Prommute – A Promoter Mutation Simulation for Modeling the Evolution of Genetic Regulatory Elements
Institute of Chemistry, Eötvös University (ELTE), 1117 Budapest, Pázmány Péter sétány 1/A, Hungary
- *Corresponding Author:
- Mátyás Cserháti
Institute of Chemistry
Eötvös University (ELTE)
1117 Budapest, Pázmány Péter sétány 1/A Hungary
E-mail: [email protected]
Received Date: May 24, 2012; Accepted Date: July 17, 2012; Published Date: July 20, 2012
Citation: Cserháti M (2012) Prommute – A Promoter Mutation Simulation for Modeling the Evolution of Genetic Regulatory Elements. J Comput Sci Syst Biol 5:074-080. doi:10.4172/jcsb.1000093
Copyright: © 2012 Cserháti M. This is an open-access article distributed under the terms of the Creative Commons Attribution License,which permits unrestricted use, distribution, and reproduction in any medium, provided the original author and source are credited.

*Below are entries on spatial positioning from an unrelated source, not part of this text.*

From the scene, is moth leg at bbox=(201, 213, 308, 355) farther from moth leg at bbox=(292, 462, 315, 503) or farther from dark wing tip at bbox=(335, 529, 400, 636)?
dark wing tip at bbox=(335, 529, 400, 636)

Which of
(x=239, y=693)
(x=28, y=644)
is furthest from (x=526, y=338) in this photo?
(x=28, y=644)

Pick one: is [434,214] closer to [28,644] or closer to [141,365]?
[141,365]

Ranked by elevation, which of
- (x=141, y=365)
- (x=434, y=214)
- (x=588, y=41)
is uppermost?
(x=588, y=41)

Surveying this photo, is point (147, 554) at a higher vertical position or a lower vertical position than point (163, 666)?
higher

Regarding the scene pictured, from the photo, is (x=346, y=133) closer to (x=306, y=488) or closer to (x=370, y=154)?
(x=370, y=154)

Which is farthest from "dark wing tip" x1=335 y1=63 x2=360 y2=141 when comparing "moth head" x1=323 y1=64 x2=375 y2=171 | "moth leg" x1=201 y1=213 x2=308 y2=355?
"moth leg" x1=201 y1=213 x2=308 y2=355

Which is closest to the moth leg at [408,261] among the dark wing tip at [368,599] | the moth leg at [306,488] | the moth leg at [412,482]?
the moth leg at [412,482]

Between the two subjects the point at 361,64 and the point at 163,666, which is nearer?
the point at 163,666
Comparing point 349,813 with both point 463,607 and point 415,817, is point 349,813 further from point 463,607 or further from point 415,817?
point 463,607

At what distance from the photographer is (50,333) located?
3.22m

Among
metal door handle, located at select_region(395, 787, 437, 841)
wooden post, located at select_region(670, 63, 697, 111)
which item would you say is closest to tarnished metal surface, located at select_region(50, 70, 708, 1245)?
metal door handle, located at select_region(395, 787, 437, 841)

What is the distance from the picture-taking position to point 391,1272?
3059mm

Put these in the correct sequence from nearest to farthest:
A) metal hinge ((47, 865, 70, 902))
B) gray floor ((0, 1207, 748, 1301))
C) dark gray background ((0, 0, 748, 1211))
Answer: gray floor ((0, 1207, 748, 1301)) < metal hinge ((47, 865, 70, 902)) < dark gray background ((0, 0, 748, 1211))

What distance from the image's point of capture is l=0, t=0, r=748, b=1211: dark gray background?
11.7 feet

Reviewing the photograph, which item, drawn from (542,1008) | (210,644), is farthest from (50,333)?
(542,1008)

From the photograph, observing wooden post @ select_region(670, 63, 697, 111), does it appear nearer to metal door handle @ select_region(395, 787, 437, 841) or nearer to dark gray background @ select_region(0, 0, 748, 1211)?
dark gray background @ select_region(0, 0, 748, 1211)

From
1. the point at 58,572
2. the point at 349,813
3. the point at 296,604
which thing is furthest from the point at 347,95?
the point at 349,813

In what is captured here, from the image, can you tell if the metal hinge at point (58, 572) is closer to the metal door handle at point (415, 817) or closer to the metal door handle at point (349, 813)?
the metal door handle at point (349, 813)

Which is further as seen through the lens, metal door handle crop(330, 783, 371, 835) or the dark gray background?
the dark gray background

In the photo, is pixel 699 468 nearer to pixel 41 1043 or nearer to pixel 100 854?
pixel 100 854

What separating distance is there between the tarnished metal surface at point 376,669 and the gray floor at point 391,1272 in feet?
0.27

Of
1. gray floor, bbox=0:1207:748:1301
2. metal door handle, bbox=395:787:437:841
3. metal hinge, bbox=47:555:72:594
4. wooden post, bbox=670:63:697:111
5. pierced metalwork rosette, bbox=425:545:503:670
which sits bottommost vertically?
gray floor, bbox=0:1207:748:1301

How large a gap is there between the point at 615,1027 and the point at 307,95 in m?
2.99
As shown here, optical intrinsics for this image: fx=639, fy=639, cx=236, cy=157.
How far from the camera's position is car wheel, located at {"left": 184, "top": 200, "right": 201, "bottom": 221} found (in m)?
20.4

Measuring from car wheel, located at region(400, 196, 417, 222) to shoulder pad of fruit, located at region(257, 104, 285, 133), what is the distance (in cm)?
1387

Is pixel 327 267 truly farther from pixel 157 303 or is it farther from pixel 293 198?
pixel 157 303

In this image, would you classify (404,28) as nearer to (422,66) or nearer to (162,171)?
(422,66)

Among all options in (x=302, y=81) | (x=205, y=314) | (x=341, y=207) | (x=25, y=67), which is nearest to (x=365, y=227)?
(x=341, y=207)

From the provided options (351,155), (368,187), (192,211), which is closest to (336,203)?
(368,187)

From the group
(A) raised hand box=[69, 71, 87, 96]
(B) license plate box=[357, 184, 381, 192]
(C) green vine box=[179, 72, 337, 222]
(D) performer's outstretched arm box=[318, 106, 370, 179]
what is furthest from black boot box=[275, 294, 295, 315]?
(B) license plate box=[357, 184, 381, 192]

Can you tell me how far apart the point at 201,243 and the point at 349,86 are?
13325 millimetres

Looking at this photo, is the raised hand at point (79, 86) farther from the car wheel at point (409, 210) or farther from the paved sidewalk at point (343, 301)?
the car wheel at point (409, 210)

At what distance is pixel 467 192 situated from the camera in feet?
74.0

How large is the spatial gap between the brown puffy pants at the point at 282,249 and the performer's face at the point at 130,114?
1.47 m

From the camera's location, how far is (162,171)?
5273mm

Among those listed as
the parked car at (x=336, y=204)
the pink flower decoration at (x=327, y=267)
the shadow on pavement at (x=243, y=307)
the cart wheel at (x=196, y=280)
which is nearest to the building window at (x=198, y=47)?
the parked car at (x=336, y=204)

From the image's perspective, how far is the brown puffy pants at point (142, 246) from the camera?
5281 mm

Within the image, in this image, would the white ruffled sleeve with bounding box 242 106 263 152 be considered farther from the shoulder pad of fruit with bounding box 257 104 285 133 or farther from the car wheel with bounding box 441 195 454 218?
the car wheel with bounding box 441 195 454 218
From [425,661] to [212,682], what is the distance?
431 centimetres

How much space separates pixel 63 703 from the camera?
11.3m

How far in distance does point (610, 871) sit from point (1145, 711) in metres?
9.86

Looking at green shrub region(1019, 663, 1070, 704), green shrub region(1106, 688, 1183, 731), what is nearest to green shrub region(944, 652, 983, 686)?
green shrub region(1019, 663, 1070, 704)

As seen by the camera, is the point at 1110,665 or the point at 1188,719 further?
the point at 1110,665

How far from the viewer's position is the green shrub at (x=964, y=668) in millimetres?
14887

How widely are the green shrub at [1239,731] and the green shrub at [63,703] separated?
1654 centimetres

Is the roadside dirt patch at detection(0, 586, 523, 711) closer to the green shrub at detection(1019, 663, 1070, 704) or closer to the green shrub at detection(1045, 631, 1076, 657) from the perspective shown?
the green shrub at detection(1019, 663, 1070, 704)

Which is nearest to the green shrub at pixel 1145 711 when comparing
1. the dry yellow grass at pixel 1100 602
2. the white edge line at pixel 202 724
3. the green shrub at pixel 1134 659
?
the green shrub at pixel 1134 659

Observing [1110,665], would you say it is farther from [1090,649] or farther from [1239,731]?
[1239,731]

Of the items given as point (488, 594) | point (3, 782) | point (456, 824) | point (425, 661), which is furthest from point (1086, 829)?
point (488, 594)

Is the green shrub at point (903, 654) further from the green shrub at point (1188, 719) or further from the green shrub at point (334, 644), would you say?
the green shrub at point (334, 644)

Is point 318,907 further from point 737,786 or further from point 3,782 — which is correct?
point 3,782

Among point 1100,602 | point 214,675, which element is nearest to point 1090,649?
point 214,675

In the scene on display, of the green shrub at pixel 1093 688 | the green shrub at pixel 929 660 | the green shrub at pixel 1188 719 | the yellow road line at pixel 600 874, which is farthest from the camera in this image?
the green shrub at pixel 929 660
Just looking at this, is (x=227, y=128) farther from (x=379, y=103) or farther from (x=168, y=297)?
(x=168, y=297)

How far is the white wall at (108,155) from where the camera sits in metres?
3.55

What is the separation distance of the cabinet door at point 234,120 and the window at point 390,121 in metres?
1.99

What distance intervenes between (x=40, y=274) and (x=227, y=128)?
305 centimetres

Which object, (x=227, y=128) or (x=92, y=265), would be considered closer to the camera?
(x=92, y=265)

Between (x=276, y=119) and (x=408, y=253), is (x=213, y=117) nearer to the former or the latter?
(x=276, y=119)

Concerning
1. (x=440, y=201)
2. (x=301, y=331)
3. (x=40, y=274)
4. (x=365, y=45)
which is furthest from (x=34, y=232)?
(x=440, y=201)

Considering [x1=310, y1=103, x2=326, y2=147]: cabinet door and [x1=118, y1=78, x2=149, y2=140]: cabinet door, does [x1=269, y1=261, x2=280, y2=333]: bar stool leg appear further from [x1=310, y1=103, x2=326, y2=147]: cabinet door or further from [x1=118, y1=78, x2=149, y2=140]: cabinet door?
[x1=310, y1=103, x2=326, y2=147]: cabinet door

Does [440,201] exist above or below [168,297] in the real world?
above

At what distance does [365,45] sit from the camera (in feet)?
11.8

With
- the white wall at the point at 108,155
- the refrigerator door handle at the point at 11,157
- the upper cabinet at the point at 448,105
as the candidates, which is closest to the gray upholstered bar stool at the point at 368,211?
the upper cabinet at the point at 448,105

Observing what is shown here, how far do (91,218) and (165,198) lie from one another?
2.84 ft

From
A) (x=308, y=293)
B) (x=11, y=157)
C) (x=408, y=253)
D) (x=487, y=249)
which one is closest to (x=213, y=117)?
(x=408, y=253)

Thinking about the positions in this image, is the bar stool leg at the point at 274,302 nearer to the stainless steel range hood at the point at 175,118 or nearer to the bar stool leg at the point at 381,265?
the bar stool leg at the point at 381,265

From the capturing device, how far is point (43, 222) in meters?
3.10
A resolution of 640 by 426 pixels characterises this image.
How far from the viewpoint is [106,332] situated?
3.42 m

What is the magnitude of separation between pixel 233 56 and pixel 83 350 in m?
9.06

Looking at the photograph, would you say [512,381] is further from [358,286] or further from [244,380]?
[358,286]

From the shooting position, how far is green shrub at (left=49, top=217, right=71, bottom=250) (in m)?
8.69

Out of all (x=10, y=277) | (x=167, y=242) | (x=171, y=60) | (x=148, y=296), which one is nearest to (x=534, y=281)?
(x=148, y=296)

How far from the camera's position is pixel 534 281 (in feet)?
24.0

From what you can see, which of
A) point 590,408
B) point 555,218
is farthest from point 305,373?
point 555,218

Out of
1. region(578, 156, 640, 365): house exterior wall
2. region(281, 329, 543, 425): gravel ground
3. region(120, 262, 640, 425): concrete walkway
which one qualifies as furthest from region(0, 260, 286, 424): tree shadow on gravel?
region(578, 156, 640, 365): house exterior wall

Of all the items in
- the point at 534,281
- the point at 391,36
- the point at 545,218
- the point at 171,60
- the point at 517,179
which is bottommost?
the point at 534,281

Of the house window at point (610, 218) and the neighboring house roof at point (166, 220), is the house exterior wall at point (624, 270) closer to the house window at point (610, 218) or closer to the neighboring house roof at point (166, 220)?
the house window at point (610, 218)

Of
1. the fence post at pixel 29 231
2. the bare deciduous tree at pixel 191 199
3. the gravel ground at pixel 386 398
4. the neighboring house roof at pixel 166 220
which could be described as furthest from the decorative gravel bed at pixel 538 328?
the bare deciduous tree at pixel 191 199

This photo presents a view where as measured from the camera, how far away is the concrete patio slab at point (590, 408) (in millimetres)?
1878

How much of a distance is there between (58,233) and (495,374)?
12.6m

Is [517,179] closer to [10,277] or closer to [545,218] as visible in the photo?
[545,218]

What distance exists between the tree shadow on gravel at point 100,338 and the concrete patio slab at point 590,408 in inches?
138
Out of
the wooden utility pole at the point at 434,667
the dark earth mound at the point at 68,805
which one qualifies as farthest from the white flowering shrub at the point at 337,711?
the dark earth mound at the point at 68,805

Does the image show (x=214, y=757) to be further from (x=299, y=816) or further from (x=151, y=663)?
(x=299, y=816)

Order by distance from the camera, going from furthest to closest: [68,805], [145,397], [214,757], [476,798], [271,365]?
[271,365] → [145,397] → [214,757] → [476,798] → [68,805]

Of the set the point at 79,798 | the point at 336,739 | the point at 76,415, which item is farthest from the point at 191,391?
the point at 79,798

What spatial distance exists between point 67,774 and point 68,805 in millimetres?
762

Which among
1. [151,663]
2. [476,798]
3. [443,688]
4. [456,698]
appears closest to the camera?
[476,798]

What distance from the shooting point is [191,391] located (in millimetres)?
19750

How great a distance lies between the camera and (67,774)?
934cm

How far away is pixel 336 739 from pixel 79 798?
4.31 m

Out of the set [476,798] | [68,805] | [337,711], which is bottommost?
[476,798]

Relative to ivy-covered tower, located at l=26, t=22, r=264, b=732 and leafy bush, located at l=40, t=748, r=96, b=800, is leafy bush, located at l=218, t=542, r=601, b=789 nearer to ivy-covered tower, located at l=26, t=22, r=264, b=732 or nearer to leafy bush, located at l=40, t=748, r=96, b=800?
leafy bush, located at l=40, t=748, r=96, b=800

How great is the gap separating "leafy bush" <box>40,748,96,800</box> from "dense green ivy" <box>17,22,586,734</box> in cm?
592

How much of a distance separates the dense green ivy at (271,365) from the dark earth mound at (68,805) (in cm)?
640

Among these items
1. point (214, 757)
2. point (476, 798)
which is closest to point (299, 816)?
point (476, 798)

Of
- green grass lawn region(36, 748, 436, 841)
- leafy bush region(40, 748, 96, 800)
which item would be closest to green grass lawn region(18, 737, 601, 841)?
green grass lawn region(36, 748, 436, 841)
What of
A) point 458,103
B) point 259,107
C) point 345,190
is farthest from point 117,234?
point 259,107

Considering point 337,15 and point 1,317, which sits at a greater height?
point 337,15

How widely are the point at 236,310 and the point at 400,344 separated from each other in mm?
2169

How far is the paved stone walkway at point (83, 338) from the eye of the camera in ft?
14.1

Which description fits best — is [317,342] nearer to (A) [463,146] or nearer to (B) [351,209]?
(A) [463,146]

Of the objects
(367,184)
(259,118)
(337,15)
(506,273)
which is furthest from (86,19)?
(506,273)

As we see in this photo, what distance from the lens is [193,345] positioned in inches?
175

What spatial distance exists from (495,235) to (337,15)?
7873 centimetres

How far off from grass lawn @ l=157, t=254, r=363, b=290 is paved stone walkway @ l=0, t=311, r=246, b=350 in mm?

Studying mutations in promoter sequences has revolutionized molecular genetics by taking into account changes in the sequence which facilitate functional changes. Our knowledge of such changes can be furthered by tracking these changes as they occur after each base pair mutation. Although these mutations cannot be repeated or directly observed throughout molecular evolution, they can be modeled to give a feel of the dynamics of how regulatory elements are formed through time. This article presents PromMute, the graphical promoter mutation simulation, designed to model the appearance of transcription factor binding sites in promoters through single base pair mutations. It is capable of tracking the formation of a number of transcription factor binding sites, either from yeast, or supplied by the user through a number of generations applying natural selection. The program is compared to existing programs such as ev and PPE (Probability of Promoter Evolution). Different kinds of sample test simulations were done with the program, including studying the number of generations needed for the appearance of a given motif due to random mutations as well as the dynamics of motif turnover. PromMute is capable of modelling the transcription factor binding sites and scoring them more realistically. The sample test cases presented in the article show that longer transcription factor binding sites take a longer time to form, and that such motifs are also more prone to deformation by back mutations. The program is also useful for researchers who wish to study motif turnover of their own specified motifs.